How to copy unique individuals from a csv file into new files


I am very new to python so please bear with me. I have a csv file that looks like this:

Animal Locations.

I am trying to loop through the file and for every unique individual there are, create a new csv file and copy rows over. I was successful in doing this for one animal but I am having trouble creating the syntax for a more generic approach.
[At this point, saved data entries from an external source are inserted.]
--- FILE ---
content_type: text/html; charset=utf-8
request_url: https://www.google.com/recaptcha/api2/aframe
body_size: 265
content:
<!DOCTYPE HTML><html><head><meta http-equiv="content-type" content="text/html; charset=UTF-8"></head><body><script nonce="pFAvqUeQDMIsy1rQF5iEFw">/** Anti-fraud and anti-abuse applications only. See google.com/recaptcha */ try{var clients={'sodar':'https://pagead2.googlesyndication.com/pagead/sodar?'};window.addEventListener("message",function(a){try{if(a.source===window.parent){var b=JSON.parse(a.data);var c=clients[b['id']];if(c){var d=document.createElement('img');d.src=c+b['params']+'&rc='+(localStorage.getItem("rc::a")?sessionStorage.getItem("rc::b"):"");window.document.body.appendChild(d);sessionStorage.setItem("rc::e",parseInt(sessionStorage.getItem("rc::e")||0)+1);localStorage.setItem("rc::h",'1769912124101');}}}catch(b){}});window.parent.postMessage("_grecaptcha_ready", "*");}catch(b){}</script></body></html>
Here is what I currently have:

import arcpy
import csv
from csv import DictReader

WS = arcpy.env.workspace = raw_input("Where if your workspace")
infile = raw_input("where is your file?") 
outfile = raw_input("What is your outfile name?") 
arcpy.env.overwriteOutput = True


with open(infile, "r") as csvFile, open(outfile, "w") as out, open("outfile2.csv", "w") as out2:
    reader = csv.DictReader(csvFile)
    writer = csv.writer(out)
    writer.writerow(reader.fieldnames)
    for row in reader:
         if row["Animal"] == "1":
            values = [row[field] for field in reader.fieldnames]
            writer.writerow(values)

Solution

  • To write each Animal into its own CSV file, you would need to open a different file for each type of animal. This could be done by using a dictionary to store the file object and csv writer object for each animal. At the end, this could then be used to close all the files correctly:

    import csv
    
    output_csvs = {}    # e.g. {'1' : [file_object, csv_object]}
    
    with open('input.csv', 'rb') as f_input:
        csv_reader = csv.reader(f_input)
        header = next(csv_reader)
    
        for row in csv_reader:
            animal = row[0]
    
            if animal in output_csvs:
                output_csvs[animal][1].writerow(row)
            else:
                f_output = open('animal_{}.csv'.format(animal), 'wb')
                csv_output = csv.writer(f_output)
                output_csvs[animal] = [f_output, csv_output]
                csv_output.writerow(header)
                csv_output.writerow(row)
    
    for csv_file, csv_writer in output_csvs.values():
        csv_file.close()
    

    This would give you a set of output CSV files named according to the animal, e.g. animal_1.csv


    Alternatively, if the data is small enough to be read into memory, it could be sorted by animal and output one block at a time by making use of Python's itertools.groupby() function:

    from itertools import groupby
    import csv
    
    with open('input.csv', 'rb') as f_input:
        csv_reader = csv.reader(f_input)
        header = next(csv_reader)
    
        for animal, group in groupby(sorted(csv_reader), lambda x: x[0]):
            with open('animal_{}.csv'.format(animal), 'wb') as f_output:
                csv_output = csv.writer(f_output)
                csv_output.writerow(header)
                csv_output.writerows(group)
    

    Using sorted() ensures that all animals of the same kind are grouped together. If this is already the case in the data, sorting is not needed.


    To access these files you could use glob.glob():

    import matplotlib.pyplot as plt            
    import glob
    
    for animal_filename in glob.glob('animal_*.csv'):
        with open(animal_filename, 'rb') as f_input:
            csv_input = csv.reader(f_input)
            heading = next(csv_input)
            x, y = [], []
    
            for row in csv_input:
                x.append(int(row[1]))
                y.append(int(row[2]))
    
            fig, ax = plt.subplots()
            plt.title(animal_filename)
            ax.scatter(x, y)
    
    plt.show()